本节设计到了Librados以及Osdc等操作,相关类如 RadosClient、Objecter、IoCtxImpl等介绍见上一节:
Ceph学习——Librados与Osdc实现源码解析
1)调用rados_create()创建一个RadosClient对象。
2) 调用rados_config_read()读取配置文件。
3)调用rados_connect()函数,最终他会调用RadosClient::connect()来完成初始化
4)调用rados_ioctx_create(),它最终调用RadosClient::create_ioctx()穿件pool相关的IoCtxImpl类。
5)调用 rados_write 函数 想该pool中写入对象。调用了IoCtxImpl::write()。

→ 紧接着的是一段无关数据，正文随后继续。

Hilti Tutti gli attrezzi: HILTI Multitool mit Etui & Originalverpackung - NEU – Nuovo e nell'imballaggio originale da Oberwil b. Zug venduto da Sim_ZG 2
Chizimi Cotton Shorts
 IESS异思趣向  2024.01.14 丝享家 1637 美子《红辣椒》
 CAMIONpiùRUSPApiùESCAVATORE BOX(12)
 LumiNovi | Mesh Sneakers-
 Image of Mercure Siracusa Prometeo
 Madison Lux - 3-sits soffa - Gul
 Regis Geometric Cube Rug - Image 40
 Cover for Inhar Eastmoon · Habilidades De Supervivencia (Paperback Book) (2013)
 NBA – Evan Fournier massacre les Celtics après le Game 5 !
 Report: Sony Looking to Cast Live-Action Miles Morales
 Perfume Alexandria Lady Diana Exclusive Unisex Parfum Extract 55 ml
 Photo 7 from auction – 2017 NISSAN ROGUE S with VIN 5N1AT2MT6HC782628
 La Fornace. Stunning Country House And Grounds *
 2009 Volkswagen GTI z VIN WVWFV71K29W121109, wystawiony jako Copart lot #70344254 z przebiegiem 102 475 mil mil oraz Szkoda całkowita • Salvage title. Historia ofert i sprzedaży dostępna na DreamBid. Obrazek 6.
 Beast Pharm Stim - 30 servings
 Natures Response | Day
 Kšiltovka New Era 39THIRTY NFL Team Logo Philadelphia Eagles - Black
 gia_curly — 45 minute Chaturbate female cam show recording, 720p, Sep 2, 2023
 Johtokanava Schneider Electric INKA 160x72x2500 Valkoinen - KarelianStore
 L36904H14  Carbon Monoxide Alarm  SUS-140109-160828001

int librados::IoCtxImpl::write(const object_t& oid, bufferlist& bl,
size_t len, uint64_t off)
{
if (len > UINT_MAX/2)
return -E2BIG;
::ObjectOperation op;//创建ObjectOperation对象
prepare_assert_ops(&op);//封装相关写操作
bufferlist mybl;
mybl.substr_of(bl, 0, len);
op.write(off, mybl);
return operate(oid, &op, NULL);//调用operate处理
}
write中调用operate
int librados::IoCtxImpl::operate(const object_t& oid, ::ObjectOperation *o,
ceph::real_time *pmtime, int flags)
{
ceph::real_time ut = (pmtime ? *pmtime :
ceph::real_clock::now());
/* can't write to a snapshot */
if (snap_seq != CEPH_NOSNAP)
return -EROFS;
if (!o->size())
return 0;
Mutex mylock("IoCtxImpl::operate::mylock");
Cond cond;
bool done;
int r;
version_t ver;
Context *oncommit = new C_SafeCond(&mylock, &cond, &done, &r);
int op = o->ops[0].op.op;
ldout(client->cct, 10) << ceph_osd_op_name(op) << " oid=" << oid
<< " nspace=" << oloc.nspace << dendl;
//调用objecter->prepare_mutate_op把ObjectOperation封装为Op类型
Objecter::Op *objecter_op = objecter->prepare_mutate_op(oid, oloc,
*o, snapc, ut, flags,
oncommit, &ver);
objecter->op_submit(objecter_op);//发送消息
mylock.Lock();
while (!done)
cond.Wait(mylock);
mylock.Unlock();
ldout(client->cct, 10) << "Objecter returned from "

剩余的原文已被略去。